##### Items #####

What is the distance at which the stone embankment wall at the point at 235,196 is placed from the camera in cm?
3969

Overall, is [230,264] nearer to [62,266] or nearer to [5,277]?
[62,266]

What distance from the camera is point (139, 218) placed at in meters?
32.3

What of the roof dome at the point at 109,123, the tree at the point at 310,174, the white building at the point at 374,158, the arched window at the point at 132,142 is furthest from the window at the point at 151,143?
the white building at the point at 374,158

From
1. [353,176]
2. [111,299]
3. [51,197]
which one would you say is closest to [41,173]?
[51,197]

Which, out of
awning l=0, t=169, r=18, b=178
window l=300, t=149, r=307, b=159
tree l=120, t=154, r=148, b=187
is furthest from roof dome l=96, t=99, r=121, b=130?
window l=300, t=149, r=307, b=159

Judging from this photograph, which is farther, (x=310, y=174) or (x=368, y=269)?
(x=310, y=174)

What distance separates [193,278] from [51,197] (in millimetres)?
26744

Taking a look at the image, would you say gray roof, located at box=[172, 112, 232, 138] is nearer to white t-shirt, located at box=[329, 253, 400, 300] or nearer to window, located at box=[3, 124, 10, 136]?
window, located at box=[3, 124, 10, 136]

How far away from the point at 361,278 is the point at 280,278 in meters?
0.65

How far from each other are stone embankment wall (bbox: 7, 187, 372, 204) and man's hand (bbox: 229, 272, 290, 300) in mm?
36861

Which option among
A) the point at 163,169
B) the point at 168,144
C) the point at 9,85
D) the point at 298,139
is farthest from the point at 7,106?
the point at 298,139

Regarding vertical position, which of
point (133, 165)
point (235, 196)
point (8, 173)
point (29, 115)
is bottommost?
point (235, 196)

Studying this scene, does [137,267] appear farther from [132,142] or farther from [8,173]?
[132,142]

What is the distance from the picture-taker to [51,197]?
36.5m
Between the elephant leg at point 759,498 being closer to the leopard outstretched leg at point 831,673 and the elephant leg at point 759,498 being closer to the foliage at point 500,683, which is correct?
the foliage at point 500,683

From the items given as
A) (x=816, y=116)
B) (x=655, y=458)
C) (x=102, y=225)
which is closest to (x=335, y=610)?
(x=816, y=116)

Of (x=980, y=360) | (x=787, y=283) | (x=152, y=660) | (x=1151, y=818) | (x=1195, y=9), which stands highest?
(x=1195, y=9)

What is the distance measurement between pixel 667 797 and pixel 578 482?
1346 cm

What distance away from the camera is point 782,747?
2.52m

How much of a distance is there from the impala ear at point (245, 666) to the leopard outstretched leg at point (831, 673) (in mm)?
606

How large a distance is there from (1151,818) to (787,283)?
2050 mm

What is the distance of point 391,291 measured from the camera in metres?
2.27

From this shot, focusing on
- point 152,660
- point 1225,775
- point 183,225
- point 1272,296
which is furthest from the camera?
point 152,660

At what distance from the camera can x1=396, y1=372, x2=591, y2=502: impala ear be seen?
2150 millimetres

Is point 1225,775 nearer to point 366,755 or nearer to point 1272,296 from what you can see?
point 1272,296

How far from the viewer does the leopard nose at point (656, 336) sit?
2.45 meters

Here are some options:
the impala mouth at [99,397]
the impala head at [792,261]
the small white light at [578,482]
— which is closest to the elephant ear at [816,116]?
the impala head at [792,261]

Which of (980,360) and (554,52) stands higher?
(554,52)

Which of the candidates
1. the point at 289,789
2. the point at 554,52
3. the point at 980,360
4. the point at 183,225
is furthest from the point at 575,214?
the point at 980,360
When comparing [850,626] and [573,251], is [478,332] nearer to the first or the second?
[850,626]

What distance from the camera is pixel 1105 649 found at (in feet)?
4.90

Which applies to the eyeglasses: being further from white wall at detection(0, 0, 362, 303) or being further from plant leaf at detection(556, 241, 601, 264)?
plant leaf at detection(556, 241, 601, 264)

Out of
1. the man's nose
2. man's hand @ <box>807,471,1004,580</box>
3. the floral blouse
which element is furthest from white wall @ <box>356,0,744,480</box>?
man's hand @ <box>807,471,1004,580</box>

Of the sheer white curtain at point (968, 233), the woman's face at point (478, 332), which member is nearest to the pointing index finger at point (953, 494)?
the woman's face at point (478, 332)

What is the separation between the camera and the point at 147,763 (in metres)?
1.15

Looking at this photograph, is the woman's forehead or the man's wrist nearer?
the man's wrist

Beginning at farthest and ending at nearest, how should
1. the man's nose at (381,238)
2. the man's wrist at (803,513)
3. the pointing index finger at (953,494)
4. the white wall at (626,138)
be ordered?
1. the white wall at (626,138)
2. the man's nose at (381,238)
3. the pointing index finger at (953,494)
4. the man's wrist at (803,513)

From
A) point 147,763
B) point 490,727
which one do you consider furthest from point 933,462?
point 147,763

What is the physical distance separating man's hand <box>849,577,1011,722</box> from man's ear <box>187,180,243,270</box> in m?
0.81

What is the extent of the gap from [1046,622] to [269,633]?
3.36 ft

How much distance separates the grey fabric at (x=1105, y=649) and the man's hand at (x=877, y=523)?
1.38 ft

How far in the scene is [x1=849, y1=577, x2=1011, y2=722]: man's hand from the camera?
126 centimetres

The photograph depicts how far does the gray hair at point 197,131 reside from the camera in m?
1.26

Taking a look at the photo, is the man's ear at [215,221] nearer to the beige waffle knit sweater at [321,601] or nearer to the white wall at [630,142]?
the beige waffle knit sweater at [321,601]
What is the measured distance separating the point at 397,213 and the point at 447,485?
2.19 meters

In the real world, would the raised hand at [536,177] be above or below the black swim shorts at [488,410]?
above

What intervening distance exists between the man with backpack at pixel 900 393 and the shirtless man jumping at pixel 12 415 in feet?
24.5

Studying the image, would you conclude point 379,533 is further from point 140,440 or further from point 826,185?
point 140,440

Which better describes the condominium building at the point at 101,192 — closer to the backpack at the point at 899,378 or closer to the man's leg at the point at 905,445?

#####

• **Written task**
From the line holding "In the real" through the last line above, reproduce each line exactly and add nothing.

• **Output**
In the real world, would the raised hand at [536,177] be above or below the black swim shorts at [488,410]?
above

What intervening distance exists between the man with backpack at pixel 900 393 and the shirtless man jumping at pixel 12 415 in feet?
24.5

Studying the image, would you conclude point 379,533 is further from point 140,440 or further from point 826,185?
point 140,440

Which better describes the condominium building at the point at 101,192 — closer to the backpack at the point at 899,378 or closer to the man's leg at the point at 905,445?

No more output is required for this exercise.